Outputs of SemiBin

Single sample/co-assembly binning

output_bins: directory of the final reconstructed bins (after reclustering by default).
model.pt: saved deep learning model (self-supervised by default).
data.csv/data_split.csv: data used in the training of deep learning model.
*_data_cov.csv/*_data_split_cov.csv: coverage data generated from depth file.
cannot/cannot.txt: cannot-link file used in training (only present when using semi-supervised mode).
bins_info.tsv: table with basic information on each bin (name, total number of basepairs, number of contigs, N50, and L50; more columns may be added in the future).
contig_bins.tsv: table mapping each contig to its assigned bin.
SemiBinRun.log: run log (timestamped messages, including any fatal error that aborted the run).

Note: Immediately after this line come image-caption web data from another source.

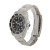 Rolex — RX096 — 1465424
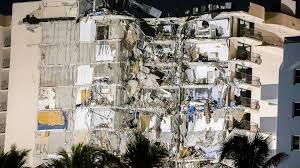 She feels lucky to be alive. Jqeqf7m6ecce6m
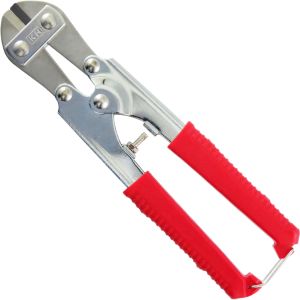 基陽 KH 基陽 681 ミニカッター ステンレス刃&スチールハンドル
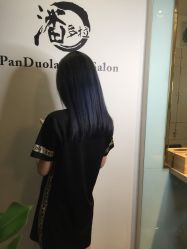 -东方麒麟·潘多拉SALON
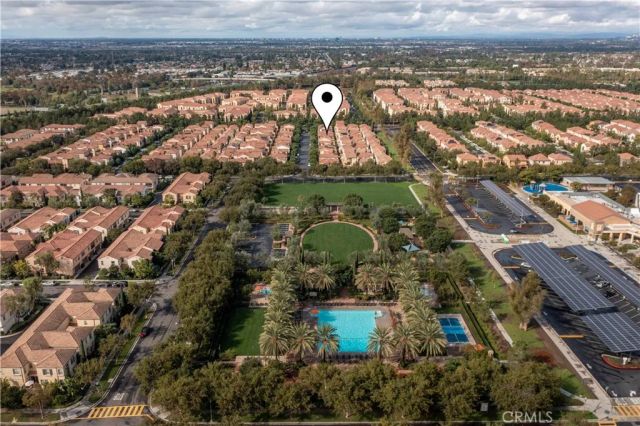 81 Strawberry, Irvine, CA 92620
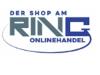 DER SHOP AM RING - INH. ANDRE HOSSBACH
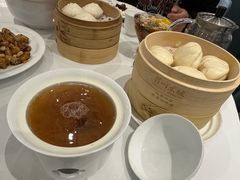 -眉州东坡(清河万象汇店)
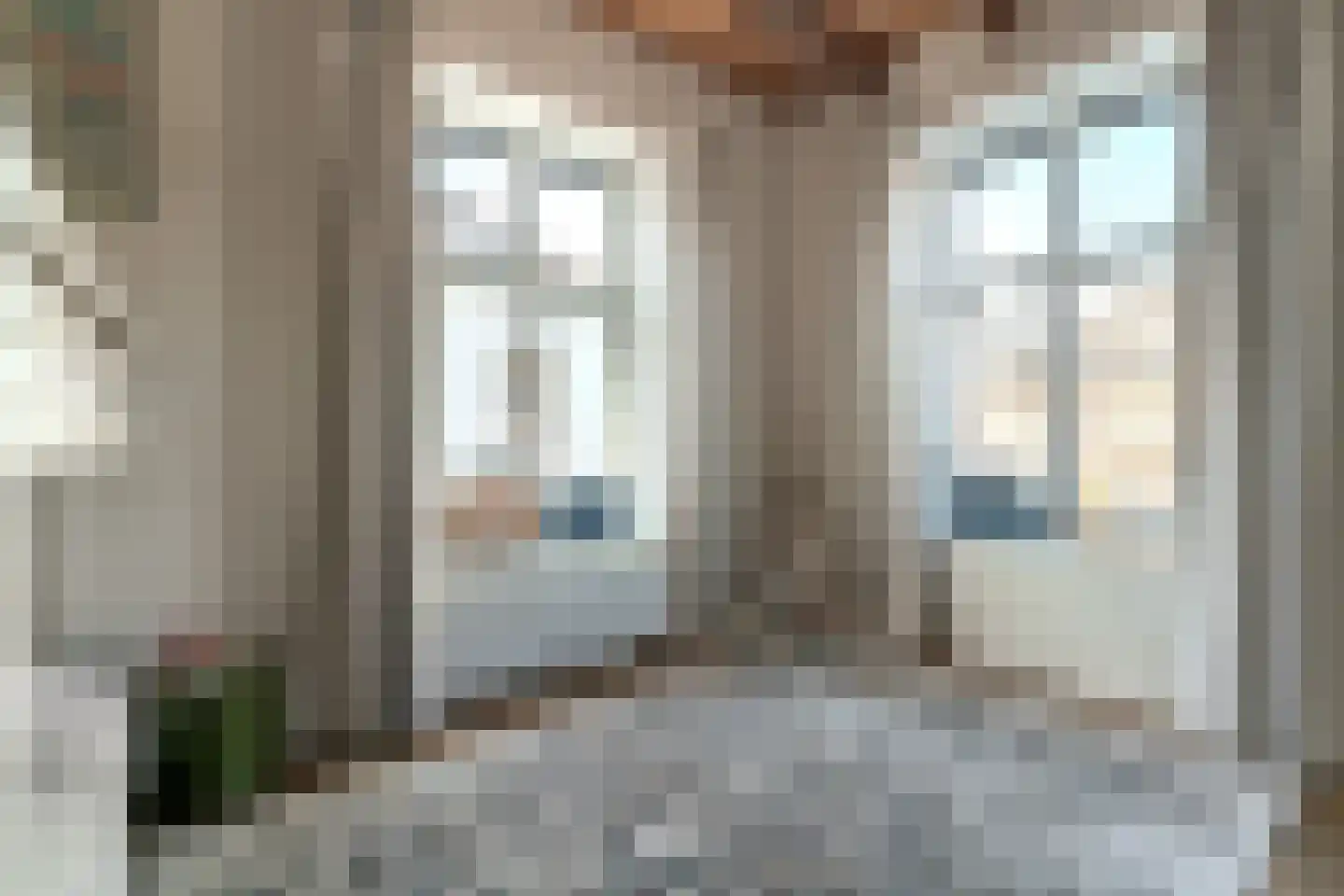 Hoofdstraat 59 A Tolkamer thumbnail 12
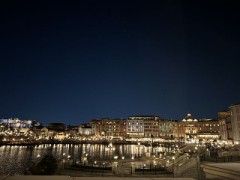 ディズニークリスマス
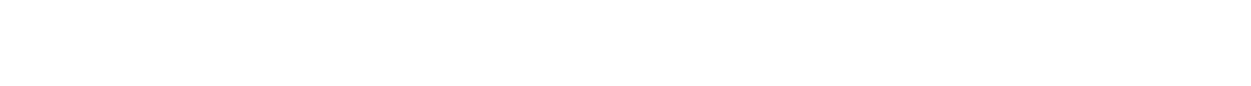 Andelintia Outline preview for Andelintia - Family Font In 67 Styles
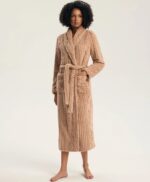 Chalatas Henderson Ladies 45401 Gina S-2XL - Image 4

This is the first place to look when troubleshooting.

If --write-pre-reclustering-bins is passed, pre-reclustering bins are also written to a separate output_prerecluster_bins directory.

bins: Reconstructed bins from all samples.
samples/*.fasta: Contig fasta file for every sample from the input whole_contig.fna.
samples/*_data_cov.csv: same as in single sample/coassembly binning.
samples/{sample-name}/: directory of the output of SemiBin for every sample (same as that in single sample/coassembly binning).